Wengenroth, der raffinierte Kompressor, schafft es an einem kurzen Abend. Verpackt in viel Musik bringt er ganze Denkgebäude auf die Knackpunkte. Konzentriert werden wir informiert, nicht ohne Witz belehrt und mit nachwirkenden Fragen versorgt. Die Schauspieler – diesmal Christoph Gawenda, Ulrich Hoppe, Sebastian Nakajew und Felix Römer – sind komödiantische Sprechkünstler und tolle Sänger. Wird doch die Nietzsche-Rhethorik kontrapunktiert mit philosophisch durchwirkten Popsongs von der sentimentalen oder rockigen Art. Also „Zarathustra“-Entertainment. Aber so, dass es dem sächsischen Großdenker keinen Abbruch tut. Er hätte dazu gegrinst. Und sich verlegen am buschig schönen Schnauzer gezupft.
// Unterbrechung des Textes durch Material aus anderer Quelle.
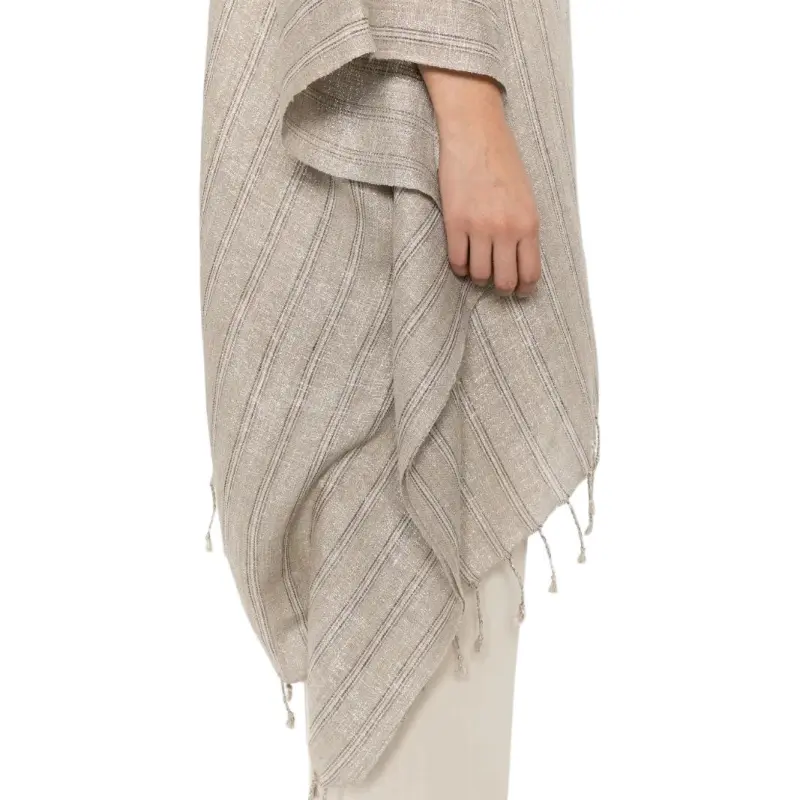 Brunello Cucinelli Lamé effect Coat-3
Schulmeister Wengenroth ist schlau, aber auch ehrfürchtig genug, mit seiner „Übermensch-Revue“ nicht an diesem Monument der Philosophie herumzukritteln und schon gleich gar nicht es anzupinkeln. Aber er spielt gekonnt humorig mit ihm und sorgt mit seiner Show für ein ordentliches Quantum an Lebens- wie Menschenerkenntnis. Das ist allerhand in 100 Minuten. Auch wenn zum Schluss TV-Philosoph Sloterdijk („Du musst dein Leben ändern“) zitiert wird: „Es gibt kein Menschenrecht auf Nicht-Überforderung.“
Worum geht es Zarathustra-Nietzsche? Um Lebensveränderung, Überforderung und einen Auftrag: Der Mensch müsse einen Typ hervorbringen, der geistig und biologisch höher entwickelt ist als er selbst: eben den Übermenschen, den Schöpfer neuer Werte gegen die alten (den von Gott, Religion, Moral fixierten), die vom Nihilismus längst zerstört sind (Gott ist tot). Es geht also um die Freiheit zur Menschenverbesserung.
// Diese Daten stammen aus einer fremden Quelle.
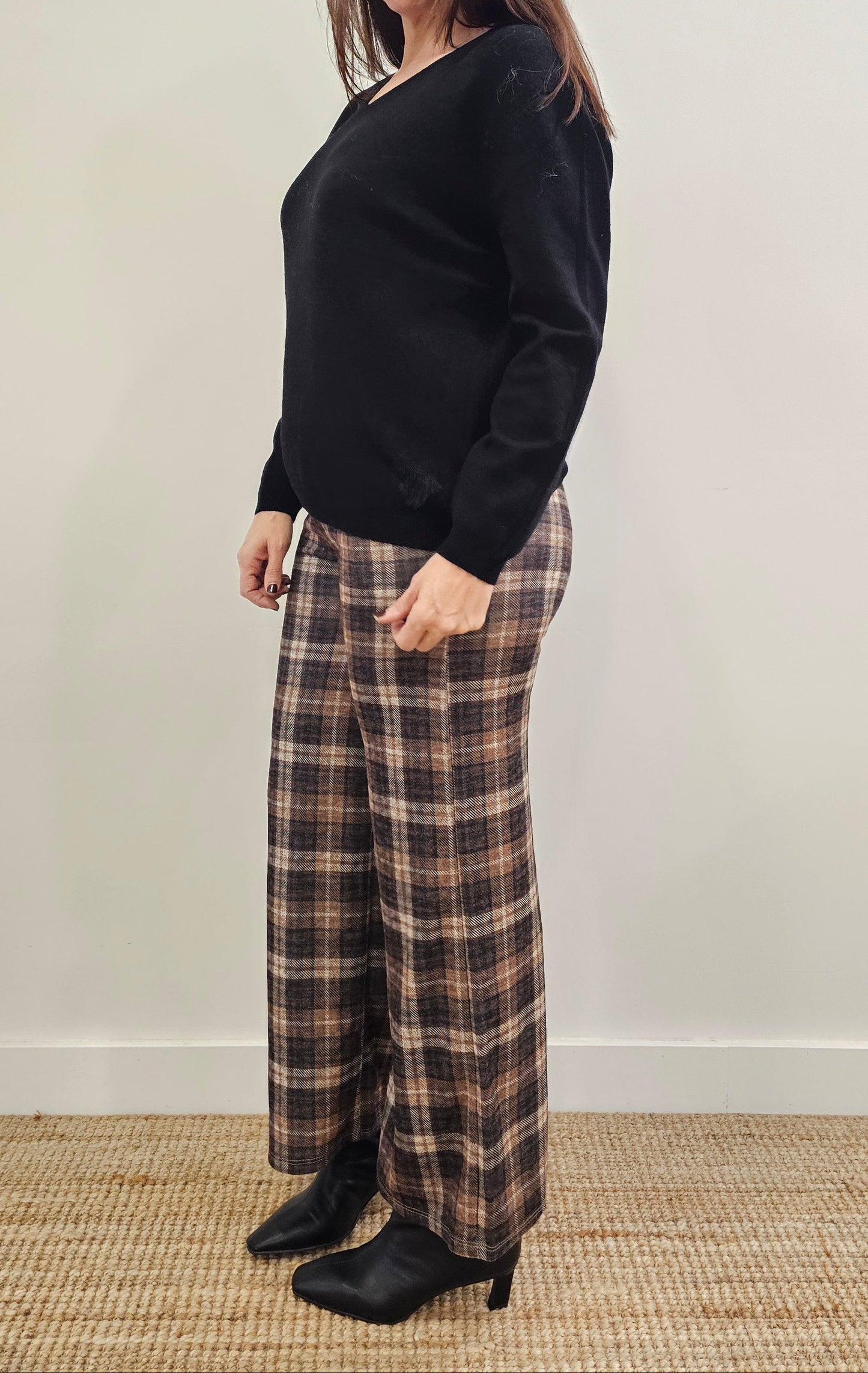 PANTALÓN CUADROS ONE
Der Mensch sei ein Seil, das über einem Abgrund geknüpft ist zwischen Tier und Übermensch, so Nietzsches berühmtes Sinnbild, das ein gefährliches Unterwegs imaginiert. Eine Entwicklung vorwärts zum Höheren oder rückwärts. Oder Absturz. Deshalb die „Also-sprach“-Reden im Affenkostüm oder nackt oder im Gegenwarts-Dress. Und auf der leeren Bühne ein Felsen: Zum Hochklettern, Herumrutschen, Herunterfallen. Der Mensch zwischen „Du sollst!“ und „Ich will!“ Dazu wird geträllert: „Die Welt ist ein Ort, wo der Mensch niemals Schonzeit hat.“ Dazu Fragen um Eigen- und Nächstenliebe, um Freunde, Feinde, Elternschaft, ob das Böse in uns wohne („Ja!“), was der Mann sei („Ich will!“) und was das Weib („Er will!“). Und was das brauche: Natürlich die Peitsche. Eine spannende Vorlesung: Zum Staunen, Schweigen, Kopfschütteln und Kichern. Am Ende macht W. den Über-Regisseur im Domina-Kostüm der Nietzsche-Liebe Salomé mit Peitsche, wähnt sich swingend als „klasse Hengst der Theaterregie“ und träumt von der Teilnahme am nächsten Theatertreffen. Bravo!